The other day I over-heard my mother refer once again to the people she has always described as her “Brit-friends.” These are a collection of intensely vulgar, middle-aged British women who live in Southern California in The Mom's surrounding neighborhoods. She has a lot of them, and this makes sense because she’s an Englishwoman herself; it’s important to have people who can relate to you as fellow etrangers who speak your language, even if it is just a funny form of English. It’s just natural. I find it easy to live without Brits in my life because I grew up with Americans, but to someone who spent the first 40 odd years of her life in Britain, “Brit-friends” are a natural crutch in this baffling nation of Ke$ha and “Jackass: The Movie 3” (I mean, yours truly gets why 1.5 hours of men shooting themselves in the testicles with pellet-guns is considered not only art, but also, inevitably, a highly imitable idea, but some people who weren't brought up in the U.S. are just classless and have no taste for literature.).

The thing is, I take personal umbrage with the “Brit-friends” word because it lies. It lies the way you lie to a friend whose taste, as evidenced by their new beige flat sandals, frankly sucks: subtly, and through forced positivity. “Brit-friends” implies that there exist “American-friends” or “Japanese-friends” or any kind of friends other than “Brit-friends,” and their simply, tragically, aren’t.

“You really ought to just call them your friends. At this point the “Brit” part is pretty much redundant.” I confront her, furiously. Enough is enough.

“What do you mean?” she cries, “I’ve got American friends.”

I look at her. “Like who?” She stops to think. This is a toughie…

My mom is funny because at 5’ 2” (or about 0.05 blue whale lengths) she’s really just a very, very small lady. And although I stand nearly a foot taller than her, because of the first eleven years or so of my life in which she towered over me, I still think of her as an imposing figure. When she pauses like this, there is a moment of relief for me because it means she’s not terrifying me for one moment with her monstrous and overwhelming personality.

”I like Wendy.” Wendy lives in Montana.

”Wendy lives in Montana.” 915 miles away, in case you were curious. Or about 48,312 blue whales.
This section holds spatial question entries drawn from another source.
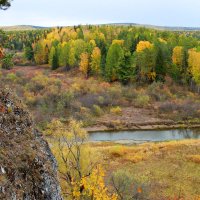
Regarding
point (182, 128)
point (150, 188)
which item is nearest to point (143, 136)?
point (182, 128)

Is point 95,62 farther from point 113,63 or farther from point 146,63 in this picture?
point 146,63

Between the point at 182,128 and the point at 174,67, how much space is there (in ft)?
72.9

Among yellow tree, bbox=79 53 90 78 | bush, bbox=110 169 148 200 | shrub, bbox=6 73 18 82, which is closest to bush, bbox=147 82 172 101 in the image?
yellow tree, bbox=79 53 90 78

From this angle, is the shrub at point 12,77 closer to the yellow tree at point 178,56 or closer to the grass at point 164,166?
the yellow tree at point 178,56

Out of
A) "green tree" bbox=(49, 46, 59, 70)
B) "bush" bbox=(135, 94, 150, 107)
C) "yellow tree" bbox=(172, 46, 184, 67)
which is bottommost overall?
"bush" bbox=(135, 94, 150, 107)

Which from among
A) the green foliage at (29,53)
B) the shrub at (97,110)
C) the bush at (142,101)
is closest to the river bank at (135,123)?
the shrub at (97,110)

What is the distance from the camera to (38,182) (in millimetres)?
13773

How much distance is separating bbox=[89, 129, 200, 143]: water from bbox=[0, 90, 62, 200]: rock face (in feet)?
149

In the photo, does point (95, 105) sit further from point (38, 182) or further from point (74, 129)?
point (38, 182)

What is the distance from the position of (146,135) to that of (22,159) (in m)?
52.9

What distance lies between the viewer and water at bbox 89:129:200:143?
6222 centimetres

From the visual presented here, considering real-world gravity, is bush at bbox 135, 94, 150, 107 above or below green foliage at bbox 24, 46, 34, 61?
below

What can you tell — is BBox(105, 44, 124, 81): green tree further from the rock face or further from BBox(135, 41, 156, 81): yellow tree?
the rock face

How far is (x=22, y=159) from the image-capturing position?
13.6 metres
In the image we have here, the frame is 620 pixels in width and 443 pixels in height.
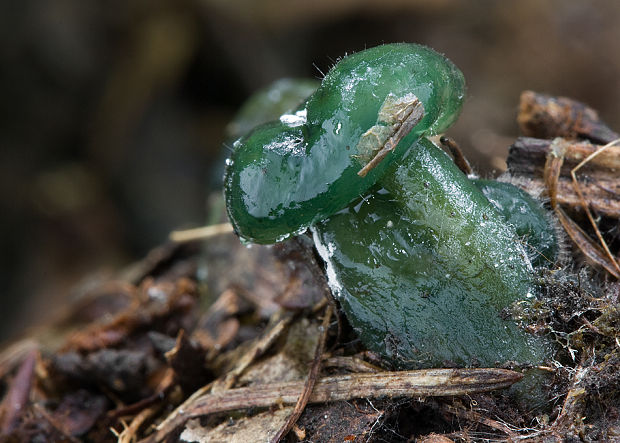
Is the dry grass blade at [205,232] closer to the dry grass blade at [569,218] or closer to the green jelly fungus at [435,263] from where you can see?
the green jelly fungus at [435,263]

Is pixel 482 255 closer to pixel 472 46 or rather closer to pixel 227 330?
pixel 227 330

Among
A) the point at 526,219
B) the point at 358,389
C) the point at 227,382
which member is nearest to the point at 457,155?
the point at 526,219

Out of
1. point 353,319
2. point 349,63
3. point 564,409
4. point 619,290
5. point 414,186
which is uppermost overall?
point 349,63

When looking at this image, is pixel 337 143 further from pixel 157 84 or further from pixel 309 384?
pixel 157 84

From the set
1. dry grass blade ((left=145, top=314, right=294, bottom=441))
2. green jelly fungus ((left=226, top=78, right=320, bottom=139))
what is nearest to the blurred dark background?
green jelly fungus ((left=226, top=78, right=320, bottom=139))

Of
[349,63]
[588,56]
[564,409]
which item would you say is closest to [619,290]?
[564,409]

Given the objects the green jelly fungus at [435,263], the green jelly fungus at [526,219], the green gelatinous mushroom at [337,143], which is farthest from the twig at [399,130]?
the green jelly fungus at [526,219]
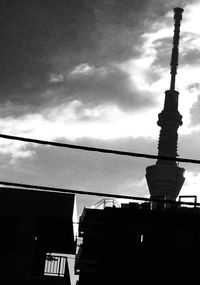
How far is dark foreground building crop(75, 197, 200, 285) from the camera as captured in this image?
152 ft

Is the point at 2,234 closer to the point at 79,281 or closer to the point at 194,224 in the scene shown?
the point at 79,281

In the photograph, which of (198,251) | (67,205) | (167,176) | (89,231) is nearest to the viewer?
(67,205)

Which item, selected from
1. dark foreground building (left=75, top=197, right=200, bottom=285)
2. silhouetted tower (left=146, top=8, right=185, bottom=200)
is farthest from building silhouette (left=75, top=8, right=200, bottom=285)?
silhouetted tower (left=146, top=8, right=185, bottom=200)

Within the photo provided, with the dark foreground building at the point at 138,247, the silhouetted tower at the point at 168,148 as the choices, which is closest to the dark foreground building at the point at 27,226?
the dark foreground building at the point at 138,247

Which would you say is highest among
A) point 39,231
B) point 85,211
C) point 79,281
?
point 85,211

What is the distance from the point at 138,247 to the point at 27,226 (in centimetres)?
2015

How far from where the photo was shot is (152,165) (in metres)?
200

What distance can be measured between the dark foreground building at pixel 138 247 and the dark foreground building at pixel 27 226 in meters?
18.8

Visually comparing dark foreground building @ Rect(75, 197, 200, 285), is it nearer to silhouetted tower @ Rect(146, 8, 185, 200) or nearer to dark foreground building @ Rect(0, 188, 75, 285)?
dark foreground building @ Rect(0, 188, 75, 285)

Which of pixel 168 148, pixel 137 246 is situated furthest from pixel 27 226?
pixel 168 148

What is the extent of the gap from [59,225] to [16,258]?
111 inches

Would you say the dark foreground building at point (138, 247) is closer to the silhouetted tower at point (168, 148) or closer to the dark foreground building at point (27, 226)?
the dark foreground building at point (27, 226)

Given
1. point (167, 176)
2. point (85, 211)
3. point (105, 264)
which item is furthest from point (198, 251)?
point (167, 176)

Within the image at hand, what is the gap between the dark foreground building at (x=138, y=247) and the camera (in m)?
46.3
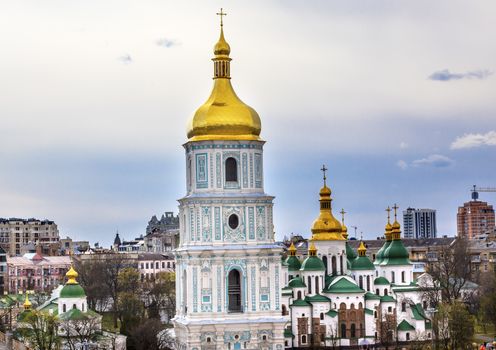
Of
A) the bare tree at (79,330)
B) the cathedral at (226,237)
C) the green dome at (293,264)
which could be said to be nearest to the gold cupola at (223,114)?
the cathedral at (226,237)

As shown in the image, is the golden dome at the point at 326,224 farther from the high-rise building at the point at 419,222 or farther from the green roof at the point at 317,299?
the high-rise building at the point at 419,222

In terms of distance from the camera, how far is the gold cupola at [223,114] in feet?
138

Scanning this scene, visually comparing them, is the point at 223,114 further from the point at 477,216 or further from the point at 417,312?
the point at 477,216

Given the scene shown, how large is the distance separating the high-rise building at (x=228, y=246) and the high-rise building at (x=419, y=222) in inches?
4738

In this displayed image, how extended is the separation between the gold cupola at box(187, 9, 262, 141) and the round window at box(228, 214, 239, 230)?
8.79 feet

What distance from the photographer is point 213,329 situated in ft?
135

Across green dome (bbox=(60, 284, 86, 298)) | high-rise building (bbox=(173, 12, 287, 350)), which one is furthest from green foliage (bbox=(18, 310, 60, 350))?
high-rise building (bbox=(173, 12, 287, 350))

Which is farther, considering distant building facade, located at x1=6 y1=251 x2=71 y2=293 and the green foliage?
distant building facade, located at x1=6 y1=251 x2=71 y2=293

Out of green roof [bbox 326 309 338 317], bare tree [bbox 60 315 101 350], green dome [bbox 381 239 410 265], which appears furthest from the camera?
green dome [bbox 381 239 410 265]

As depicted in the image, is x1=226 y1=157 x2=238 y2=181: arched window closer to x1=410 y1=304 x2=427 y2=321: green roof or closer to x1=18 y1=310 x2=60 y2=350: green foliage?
x1=18 y1=310 x2=60 y2=350: green foliage

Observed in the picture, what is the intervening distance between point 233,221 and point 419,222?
125m

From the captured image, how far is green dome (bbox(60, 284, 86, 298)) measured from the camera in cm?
5422

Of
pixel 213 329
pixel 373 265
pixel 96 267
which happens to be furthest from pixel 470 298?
pixel 213 329

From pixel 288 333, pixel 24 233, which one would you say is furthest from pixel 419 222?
pixel 288 333
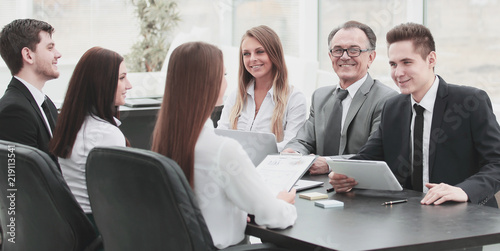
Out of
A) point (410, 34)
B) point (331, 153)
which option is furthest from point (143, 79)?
point (410, 34)

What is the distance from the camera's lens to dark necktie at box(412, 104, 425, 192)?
2.72 metres

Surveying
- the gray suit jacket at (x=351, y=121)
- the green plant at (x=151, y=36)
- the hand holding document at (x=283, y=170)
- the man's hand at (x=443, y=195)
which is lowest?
the man's hand at (x=443, y=195)

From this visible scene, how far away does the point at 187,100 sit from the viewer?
2.02 m

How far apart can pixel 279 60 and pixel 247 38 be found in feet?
0.82

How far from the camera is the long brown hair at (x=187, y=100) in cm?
201

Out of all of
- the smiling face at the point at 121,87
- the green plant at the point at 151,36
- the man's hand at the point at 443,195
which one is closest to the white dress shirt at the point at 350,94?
the man's hand at the point at 443,195

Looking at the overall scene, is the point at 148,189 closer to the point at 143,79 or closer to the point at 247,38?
the point at 247,38

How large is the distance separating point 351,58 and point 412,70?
79cm

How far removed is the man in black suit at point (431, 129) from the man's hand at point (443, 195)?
0.13 metres

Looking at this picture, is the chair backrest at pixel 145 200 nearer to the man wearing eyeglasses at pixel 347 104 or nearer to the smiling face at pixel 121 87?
the smiling face at pixel 121 87

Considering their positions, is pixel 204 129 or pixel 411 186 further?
pixel 411 186

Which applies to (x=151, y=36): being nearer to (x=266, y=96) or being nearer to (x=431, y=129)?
(x=266, y=96)

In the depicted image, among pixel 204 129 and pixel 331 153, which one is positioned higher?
pixel 204 129

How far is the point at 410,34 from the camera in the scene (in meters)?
2.74
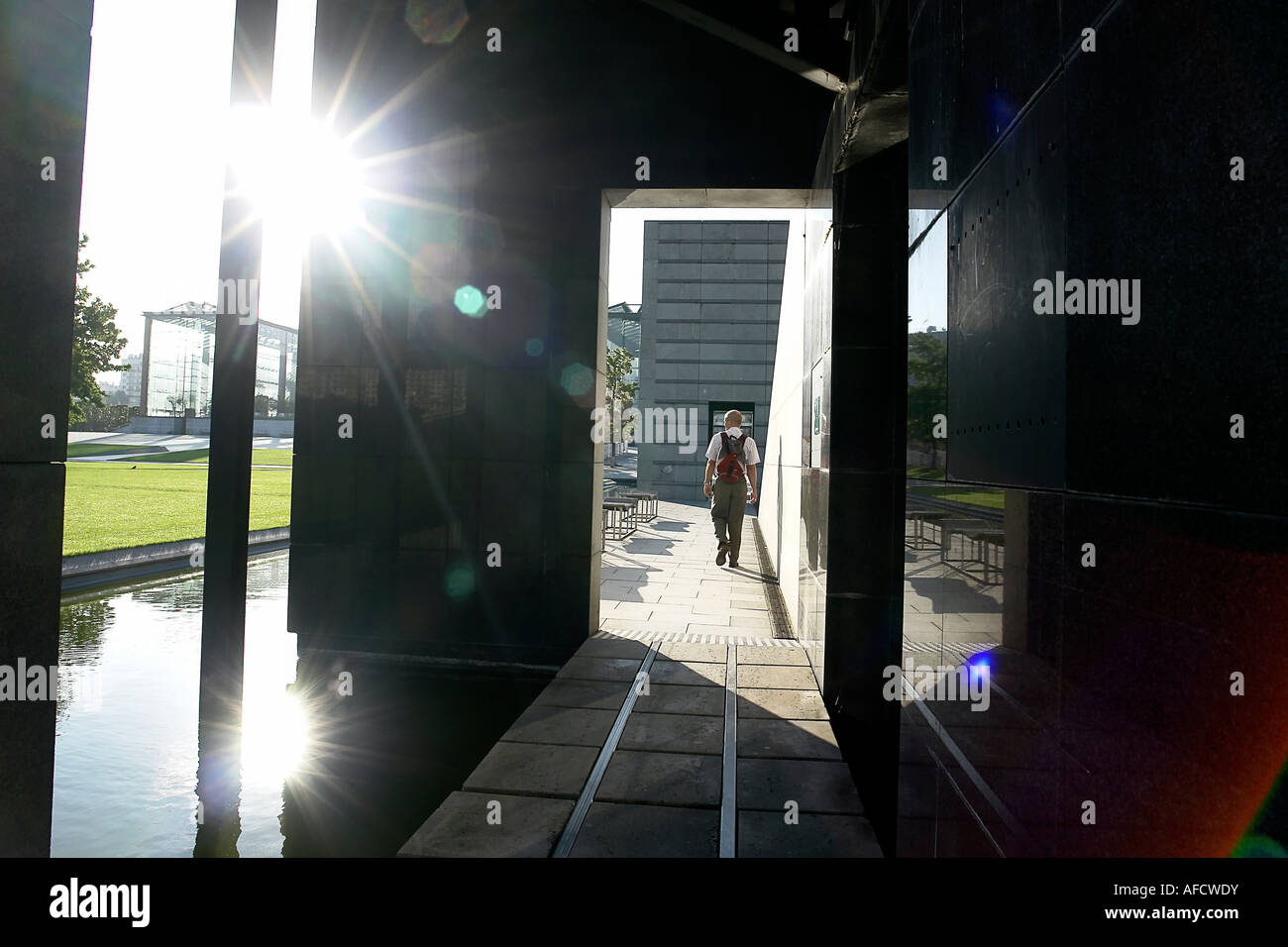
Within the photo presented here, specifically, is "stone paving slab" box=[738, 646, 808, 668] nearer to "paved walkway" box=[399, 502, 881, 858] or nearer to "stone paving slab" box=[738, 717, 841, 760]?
"paved walkway" box=[399, 502, 881, 858]

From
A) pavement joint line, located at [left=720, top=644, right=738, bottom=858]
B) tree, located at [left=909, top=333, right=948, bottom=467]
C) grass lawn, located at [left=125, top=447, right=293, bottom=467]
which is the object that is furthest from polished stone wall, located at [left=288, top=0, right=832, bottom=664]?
grass lawn, located at [left=125, top=447, right=293, bottom=467]

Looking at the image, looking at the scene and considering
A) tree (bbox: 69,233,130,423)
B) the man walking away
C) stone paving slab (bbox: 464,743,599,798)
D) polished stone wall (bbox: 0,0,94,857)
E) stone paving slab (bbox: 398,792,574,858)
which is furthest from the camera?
tree (bbox: 69,233,130,423)

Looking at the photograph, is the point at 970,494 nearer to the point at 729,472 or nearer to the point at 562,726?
the point at 562,726

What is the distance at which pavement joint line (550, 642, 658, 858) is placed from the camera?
338 centimetres

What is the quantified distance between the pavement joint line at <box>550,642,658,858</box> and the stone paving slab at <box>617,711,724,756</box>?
59mm

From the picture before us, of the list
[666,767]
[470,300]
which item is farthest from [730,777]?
[470,300]

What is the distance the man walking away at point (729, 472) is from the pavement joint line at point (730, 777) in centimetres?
518

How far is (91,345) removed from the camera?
3700 cm

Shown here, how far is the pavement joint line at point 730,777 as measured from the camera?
343cm

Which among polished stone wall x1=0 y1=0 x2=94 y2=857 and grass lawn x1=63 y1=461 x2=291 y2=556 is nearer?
polished stone wall x1=0 y1=0 x2=94 y2=857

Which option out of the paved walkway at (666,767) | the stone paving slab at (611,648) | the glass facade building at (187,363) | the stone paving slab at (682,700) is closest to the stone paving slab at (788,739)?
the paved walkway at (666,767)

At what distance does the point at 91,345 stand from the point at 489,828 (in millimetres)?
44385
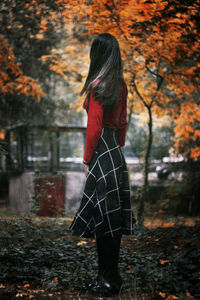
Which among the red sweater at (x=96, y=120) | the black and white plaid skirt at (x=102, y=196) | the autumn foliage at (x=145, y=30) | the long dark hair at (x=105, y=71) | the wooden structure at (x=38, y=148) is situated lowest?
the wooden structure at (x=38, y=148)

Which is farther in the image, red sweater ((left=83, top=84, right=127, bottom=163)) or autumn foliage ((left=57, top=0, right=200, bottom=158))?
autumn foliage ((left=57, top=0, right=200, bottom=158))

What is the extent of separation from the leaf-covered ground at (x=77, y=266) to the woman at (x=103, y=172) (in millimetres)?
321

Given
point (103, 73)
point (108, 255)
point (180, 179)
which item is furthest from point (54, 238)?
point (180, 179)

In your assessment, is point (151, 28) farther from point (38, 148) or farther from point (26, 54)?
point (38, 148)

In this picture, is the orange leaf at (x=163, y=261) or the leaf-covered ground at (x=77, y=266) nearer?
the leaf-covered ground at (x=77, y=266)

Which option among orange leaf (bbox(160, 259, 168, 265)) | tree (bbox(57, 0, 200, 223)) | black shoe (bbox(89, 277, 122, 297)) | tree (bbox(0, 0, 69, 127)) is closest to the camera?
black shoe (bbox(89, 277, 122, 297))

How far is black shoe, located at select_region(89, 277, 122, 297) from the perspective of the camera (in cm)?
273

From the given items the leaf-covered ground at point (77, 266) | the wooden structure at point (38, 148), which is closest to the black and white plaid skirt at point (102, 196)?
the leaf-covered ground at point (77, 266)

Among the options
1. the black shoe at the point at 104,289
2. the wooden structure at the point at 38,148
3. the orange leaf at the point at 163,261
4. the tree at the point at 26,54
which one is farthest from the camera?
the wooden structure at the point at 38,148

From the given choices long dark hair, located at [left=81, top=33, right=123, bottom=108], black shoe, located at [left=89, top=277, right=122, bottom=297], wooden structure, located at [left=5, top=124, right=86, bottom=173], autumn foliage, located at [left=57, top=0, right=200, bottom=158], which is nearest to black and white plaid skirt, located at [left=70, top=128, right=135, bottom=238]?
long dark hair, located at [left=81, top=33, right=123, bottom=108]

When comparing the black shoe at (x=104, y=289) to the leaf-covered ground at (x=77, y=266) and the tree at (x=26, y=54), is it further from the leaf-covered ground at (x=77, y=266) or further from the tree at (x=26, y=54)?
the tree at (x=26, y=54)

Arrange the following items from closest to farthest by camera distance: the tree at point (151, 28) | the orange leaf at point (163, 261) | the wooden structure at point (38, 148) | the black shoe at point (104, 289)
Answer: the black shoe at point (104, 289), the orange leaf at point (163, 261), the tree at point (151, 28), the wooden structure at point (38, 148)

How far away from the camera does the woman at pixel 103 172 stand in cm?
275

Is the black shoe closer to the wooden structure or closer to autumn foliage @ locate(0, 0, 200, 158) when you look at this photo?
autumn foliage @ locate(0, 0, 200, 158)
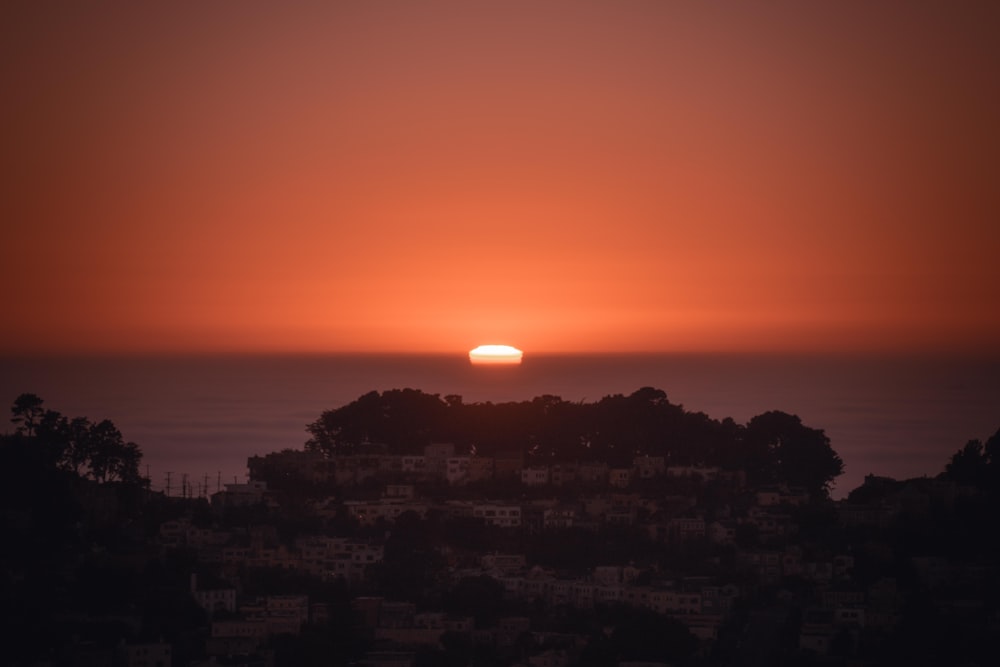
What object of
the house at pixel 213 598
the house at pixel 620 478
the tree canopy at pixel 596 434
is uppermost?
the tree canopy at pixel 596 434

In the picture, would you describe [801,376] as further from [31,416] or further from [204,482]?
[31,416]

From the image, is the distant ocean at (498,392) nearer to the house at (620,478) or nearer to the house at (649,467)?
the house at (649,467)

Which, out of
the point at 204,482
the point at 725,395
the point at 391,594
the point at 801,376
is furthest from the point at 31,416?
the point at 801,376

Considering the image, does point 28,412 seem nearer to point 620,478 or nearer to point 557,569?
point 557,569

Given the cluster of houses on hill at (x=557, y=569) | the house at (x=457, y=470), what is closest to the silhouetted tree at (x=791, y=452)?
the cluster of houses on hill at (x=557, y=569)

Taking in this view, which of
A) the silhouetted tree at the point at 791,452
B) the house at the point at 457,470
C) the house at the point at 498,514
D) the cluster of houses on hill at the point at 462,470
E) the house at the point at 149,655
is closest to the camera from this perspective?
the house at the point at 149,655

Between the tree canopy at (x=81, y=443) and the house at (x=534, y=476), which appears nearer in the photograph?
the tree canopy at (x=81, y=443)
“Fat Joyce, then.” Fat Joyce is very fat.

“You hate Fat Joyce, that’s why you call her Fat Joyce.”

“I don’t hate her, you know I don’t hate anyone. That’s awful. I just don’t like her one bit. I’m friends with Cheryl Miller.”

“Mum, you never see her, and if you have to slowly think of individuals one by one, then they don’t count. I’m sorry.”

She takes a while to consider this. Finally, with every ounce of dignity that pulses within her tiny, tiny frame, she delivers the following logical response with impressive matter-of-factness:

“I don’t have to reveal to the likes of you how many friends I have.”

And that’s that.

I just find it strange that in a nation that exceeds 300,000,000 people, this woman either can't or doesn't want to be friends with a single native.

This is the kind of chauvinism you get when you have a family of immigrants that on the outside seems to be just like everyone else in their host-country. We are white, we speak English, and we’re not Australian or Scottish. Consequently we aren’t given that dose of inferiority that most foreigners are fed, and so we run off with the idea that we tricked the system and don’t have to play with the rules or even with the other team.

This chauvinism is what's known as the Sin of Pride.